The Budapest Memorandum also promised that its signatories would not place undue economic pressure on Ukraine so that it would not be compelled to surrender its power in exchange for financial aid; the current Moscow-Kiev conflict erupted in March after the Ukrainian Parliament ousted former President Viktor Yanukovych for accepting a $15 billion bailout from the Kremlin.
When the crisis began, the State Department issued a press release in March noting that President Obama had called then-acting Ukraine President Oleksandr Turchynov “to assure him of the strong support of the United States,” and also called Mr.

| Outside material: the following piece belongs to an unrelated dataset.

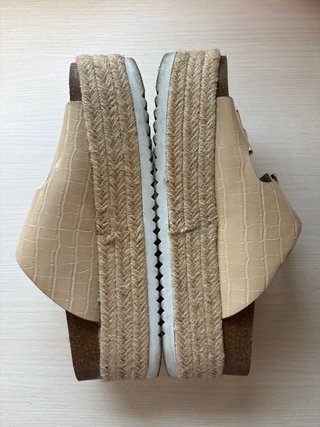 Sandalias Stradivarius Beige Talla 41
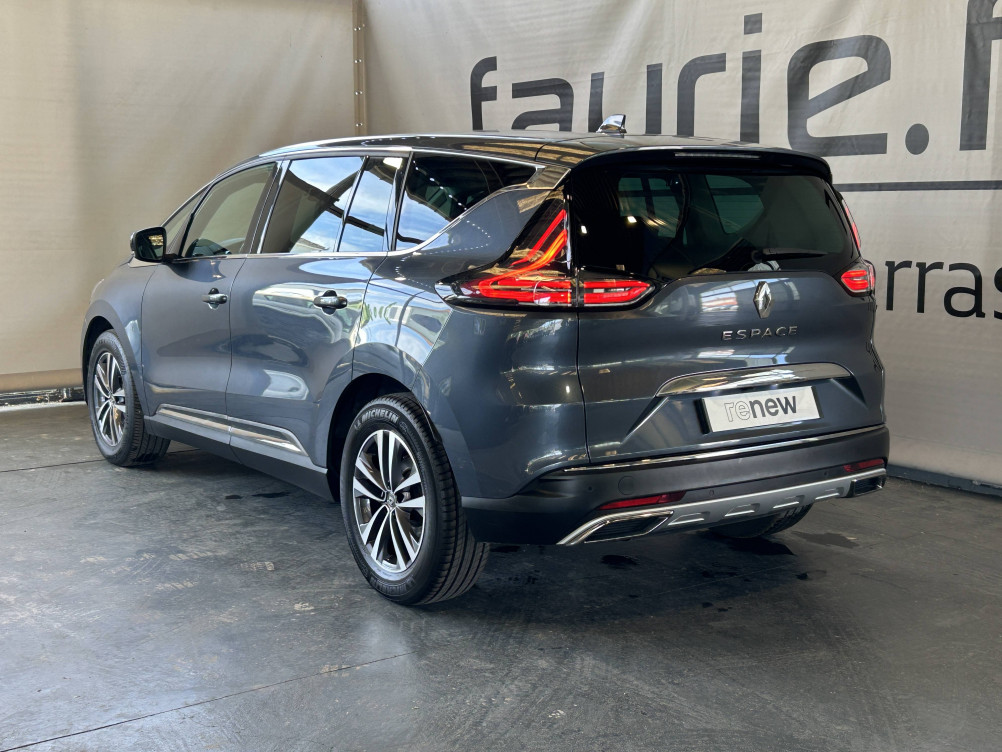 Acheter Renault Espace 5 E-Tech Espace Blue dCi 160 EDC Zen 5p occasion dans les concessions du Groupe Faurie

Putin to tell him that Moscow was violating the 1994 treaty.
Nearly three weeks later, Russia annexed Crimea, and the Kremlin has also struck back with a public relations campaign aimed at the White House. New Russian military incursions into eastern Ukraine were also reported over the last week, raising talk that Moscow might try to create a Russian state in the region.
The Russian Foreign Ministry has accused the U.S. and EU of “active connivance” in what it referred to as “the coup d’etat in Kiev, acting against the political independence and sovereignty of Ukraine in violation of their obligations under the Budapest Memorandum.”
Last Monday at the University of Virginia in Charlottesville, Russian Ambassador Sergey Kislyak defended the Kremlin to a small group of political science students, arguing that the conflict is between Ukraine and its own people, not Russia and Ukraine.
“The biggest problem in Ukraine is that the government in Kiev, instead of talking to their own people, started bombing. And by bombing, they create more and more opposition to Kiev,” he said.
David Satter, a renowned Russian scholar who lived in the USSR from 1976-1982 and was expelled from Moscow last year by Mr. Putin’s government, says the Kremlin is resorting to Soviet-style propaganda.
“What they’re saying [is] not convincing to a world audience,” Mr. Satter said. “It’s not convincing people who have access to objective information, but it is convincing to a population that is relying for its information on state-controlled television, which is in the grip of chauvinistic euphoria right now. They can say anything they want to that kind of audience. The more threatened Putin feels he is, the more he will be tempted to resort to war to distract the Russian public from the truth. People who are swept in the war hysteria may believe a lot of it.”